An ion trap is composed of a ring electrode and two end-cap electrodes (Fig. 3). Initially, the field within the trap is such that all ions that enter the analyzer begin a stable oscillation within the analyzer and are “trapped.” The rf frequencies of the fields are then ramped up to eject ions of increasing m/z. The ions travel to the detector and, based on the frequency being used at the time of detection, the m/z of the ion can be calculated. An ion trap has high sensitivity and transmission but also a limited mass range and lower resolution compared with the TOF analyzer .
Ion Detection/Collection Systems—
The original mass spectrometers used photolithic plates as detectors. However, the design of Nier in 1947 initiated the use of electronic detectors (hence the term mass “spectrometry” instead of “spectroscopy”) . For isotope ratio measurements and some inorganic MS, Faraday cup collectors are used as the detector. Otherwise, the most commonly used detectors are the electron multiplier and the microchannel plate . In both of these detectors, ions strike a metal plate, leading to a cascade of electron emissions that result in a measurable current .
Tandem MS (also known as MS/MS or MS2) is a method that isolates ions with a selected m/z (precursor ions), fragments them, and then measures the m/z of the resulting product ions. Tandem MS is widely used in both organic MS and biomolecular MS to elucidate structural details, or, in the case of peptides, an amino acid sequence. Tandem MS can be performed using an ion trap device or by using two mass analyzers separated by a collision cell. In an ion trap, all ions are ejected from the “trap” except those with the m/z of interest. The analyzer is then pressurized with a nonreactive gas such as helium, and ions are fragmented via collision-induced dissociation (CID). The fragments are then sequentially ejected and their masses determined . Using an ion trap, multiple stages of fragmentation (MSn) are possible. The analyzer can isolate an ion of interest, perform CID fragmentation, isolate a fragment, induce further fragmentation via CID, isolate a secondary fragment, etc. These subsequent fragmentation steps can reveal additional information about the structure of the analyte.
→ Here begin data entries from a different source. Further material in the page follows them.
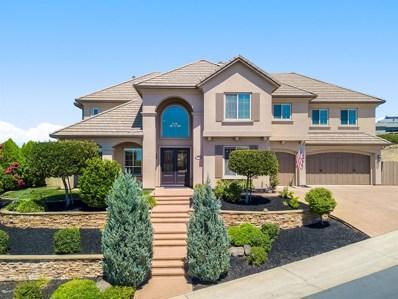 1706 Lake Vista Way, Folsom, CA 95630 - MLS#: 18049651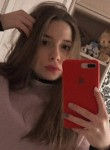 Polina , 18  , Yekaterinburg
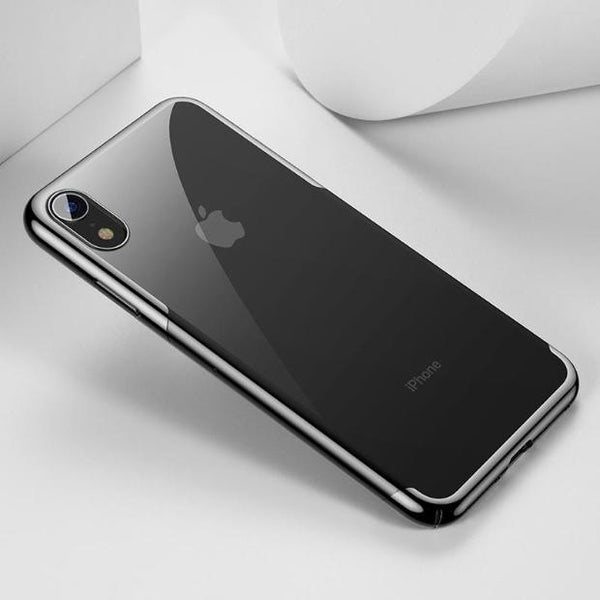 1044-Luxury Ultra Thin Plating Hard Plastic Case For iPhone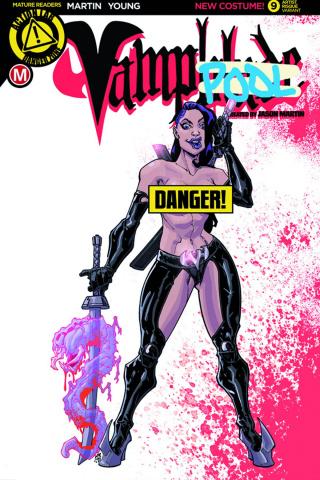 Vampblade #9 (Campos Risque Cover)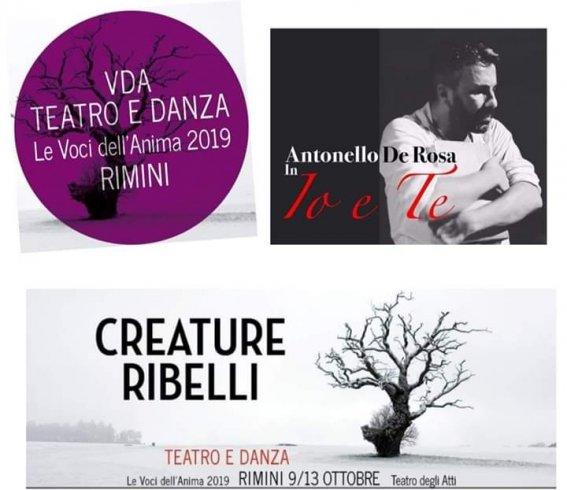 De Rosa ospite del Festival Nazionale di Teatro Le Voci dell'Anima di Rimini - aSalerno.it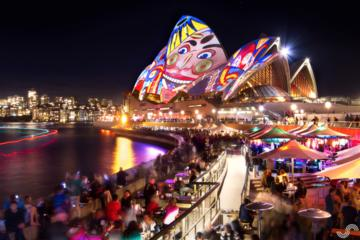VIVID Sydney Harbour Cocktail Dinner Cruise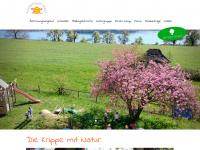 kindertraum-haus.ch Webseite Vorschau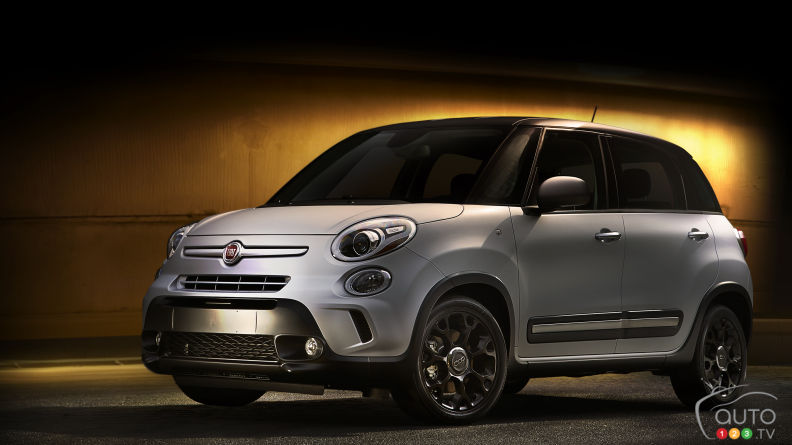 Fiat 500L used by Pope Francis to be auctioned in Philly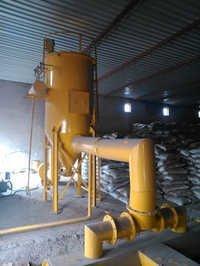 Industrial Dust Extractors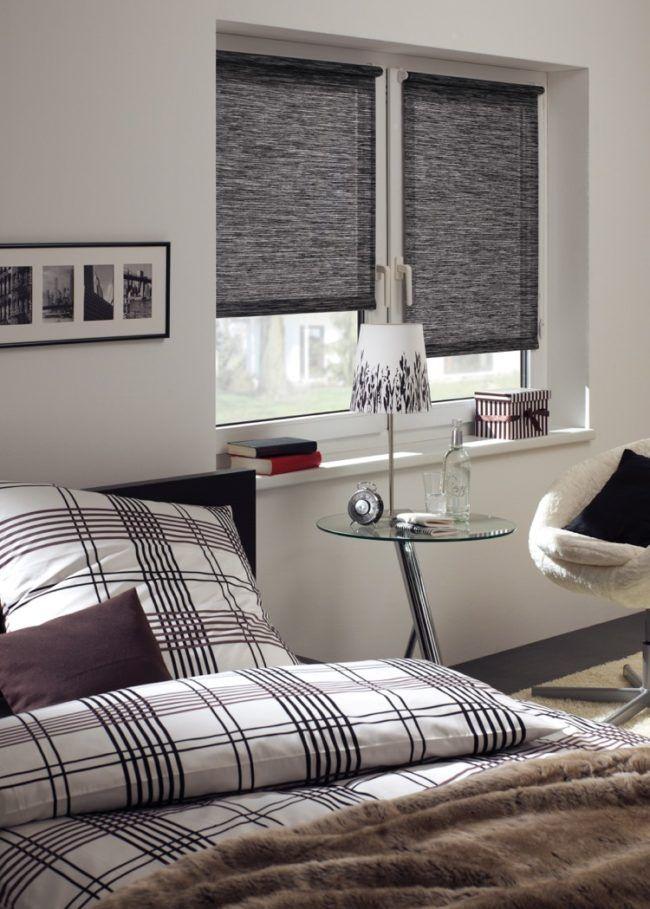 sommerlicher-waermeschutz-fenster-schlafzimmer-rollo wohnen bauen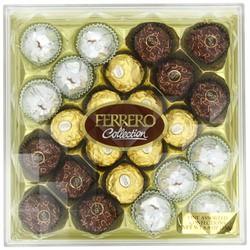 Ferrero Rocher - hộp 24 viên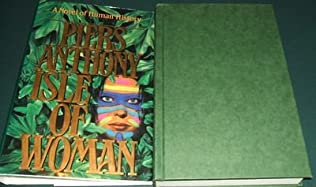 book cover of Isle of Woman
A recent addition to tandem MS instrumentation is the MALDI TOF/TOF . In this instrument, two TOF analyzers are separated by a pressurized collision cell, which fragments the precursor ion and then reaccelerates the product ions before they enter the second TOF analyzer. This instrument benefits from both the high mass accuracy associated with TOF mass analyzers and the ability to do CID.
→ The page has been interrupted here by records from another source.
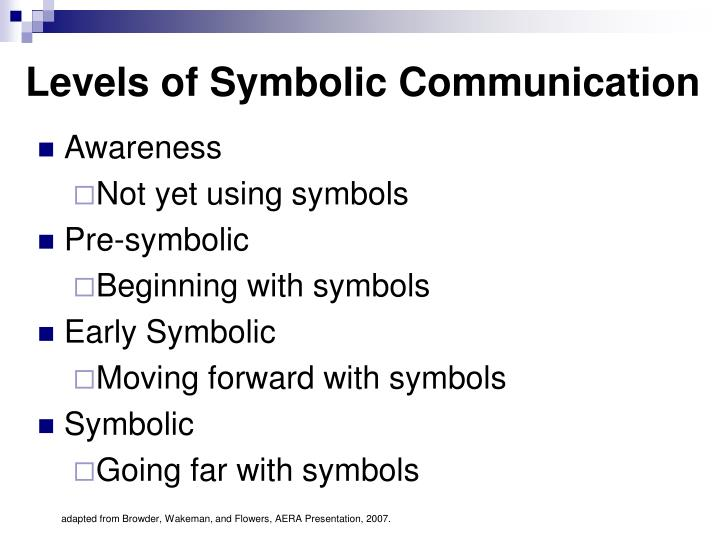 levels of communication There are four levels of communication and it gives you different levels of result 1 the first level in my model is one-way communication, or information, as some people like to call this.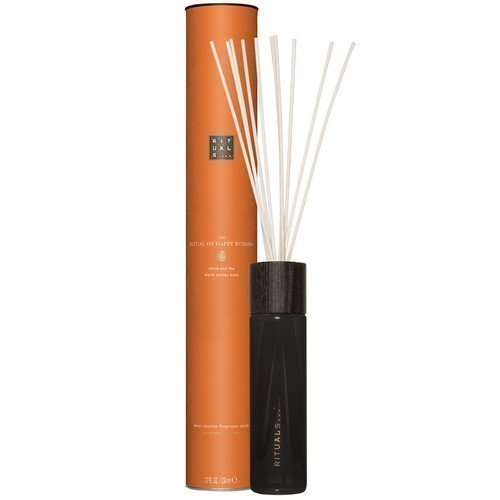 Rituals The Ritual of Happy Buddha Fragrance Sticks
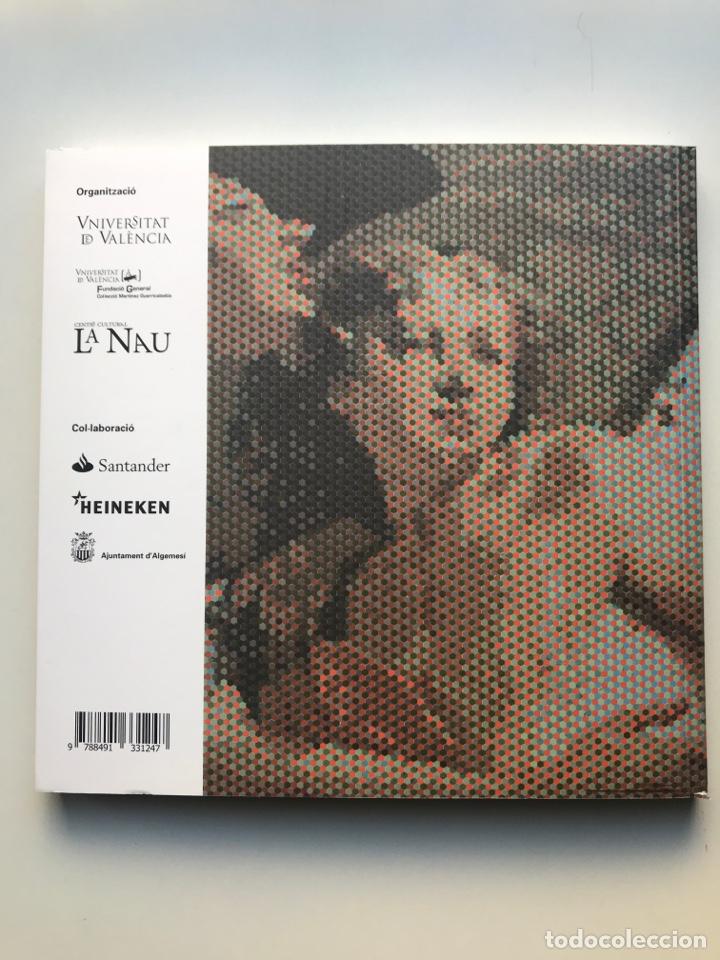 Arte: Envió 8€. Catalogo RAFAEL ARMENGOL Parelles de TIEPOLO 130 paginas, mide 23x24cm practicament nuevo - Foto 10 - 221535036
APPLICATIONS OF MS IN BIOLOGICAL RESEARCH
The range of MS applications to biology is extensive. Here we divide them into three basic categories: isotope-ratio MS, small organic molecule MS, and macromolecular MS. For each of these groups we discuss common applications and present summaries of recently published papers.
Isotope-ratio MS (IRMS) is a technique that measures the relative stable isotopic abundance of elements. The elemental isotope ratio can be analyzed for a complex system (bulk IRMS), for a specific compound within a mixture, or for a specific position within a compound. As an example, the 13C/12C ratio can be measured for a tissue sample, for a specific fatty acid within the tissue, or for a specific carbon position within the fatty acid. IRMS can reveal information regarding the origin or state of a complex system . For instance, the ratio of 13C/12C in apple juice can indicate if the juice has been adulterated with corn syrup . The ratios of 13C/12C, 15N/14N, and 87Sr/86Sr can pinpoint the geographic origin of ivory, which can help conservationists prevent future poaching .
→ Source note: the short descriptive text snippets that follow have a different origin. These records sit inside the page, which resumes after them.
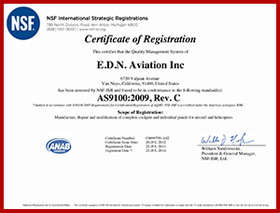 ISO AS9100 Certification EDN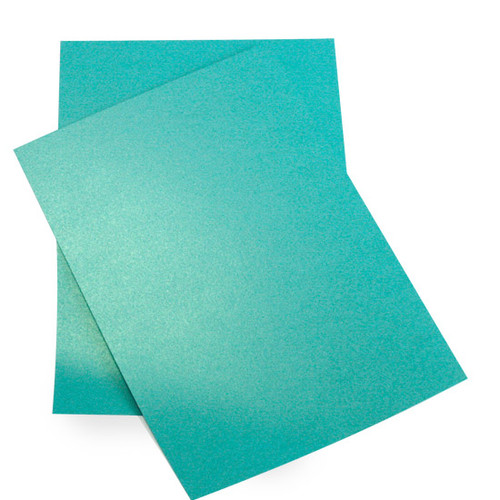 A4 Turquoise pearl card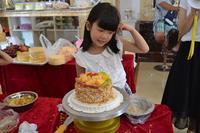 粤海时代新城活动图片|蛋糕DIY活动现场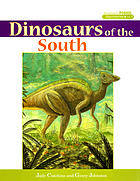 Dinosaurs of the South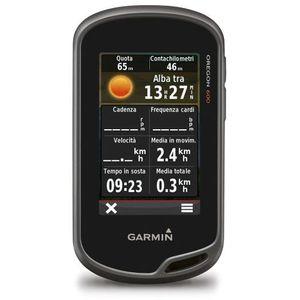 Image for Garmin Oregon 600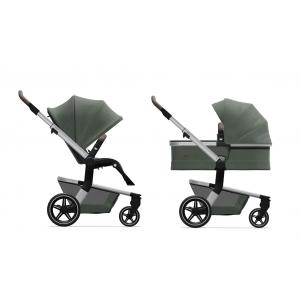 Kinderwagen Joolz Hub+ Marvellous Green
In biomedical research, IRMS is frequently used with projects involving stable isotopic tracers. For these experiments, compounds containing elements with abnormal stable isotope ratios are introduced into a system of interest (e.g. by feeding or by injection). The change in the isotopic ratio of the element in the system is then recorded with IRMS. Stable isotope tracers can be used to study the absorption, retention, and utilization of a nutrient in vivo . Stable isotope tracers can also be used to study energy expenditure  or as a clinical tool for disease diagnosis . IRMS uses magnetic sectors as the mass analyzers and Faraday cups as the ion detectors. The ion source is usually an electron impact or thermal ionization source .
An article by Davidsson and coworkers  describes an experiment to test the effectiveness of two different iron absorption enhancers (Na2EDTA and ascorbic acid) to increase the iron absorbed by children in Peru's school meal program. On the first day, children were fed a breakfast “shake” containing one of the enhancers and 57FeSO4. The next day, the same children were fed a breakfast “shake” containing either the original enhancer at a different concentration or a second enhancer and 58FeSO4. Blood samples were taken before the first meal was given and 2 weeks after the second meal was consumed. The ratio of 58Fe/57Fe in the blood was measured to determine which meal allowed more iron absorption. It was found that ascorbic acid at a concentration of 70 mg/meal increased the iron absorbed to 115% of the daily requirement. This double stable isotope technique is useful because two variables can be tested in the same patient at the same time.
Small Organic Molecules—
The mass spectrometric analysis of organic compounds gives information on the molecular mass, chemical formula, chemical structure, or quantity of the analyte. Based on the measured m/z and their peak intensities, the formula and chemical structure can be determined manually  and/or by comparison with a reference database of spectra. As an example, Lavermicocca et al.  used MS to identify novel antifungal compounds produced by Lactobacillus plantarum strain 21B (a bacterium used in making sourdough bread). Components of a culture filtrate were separated and tested for antifungal activity. Those that showed the highest activity were then characterized using gas chromatography-MS. The spectra were compared with those in a MS spectra library, and the compounds present were identified.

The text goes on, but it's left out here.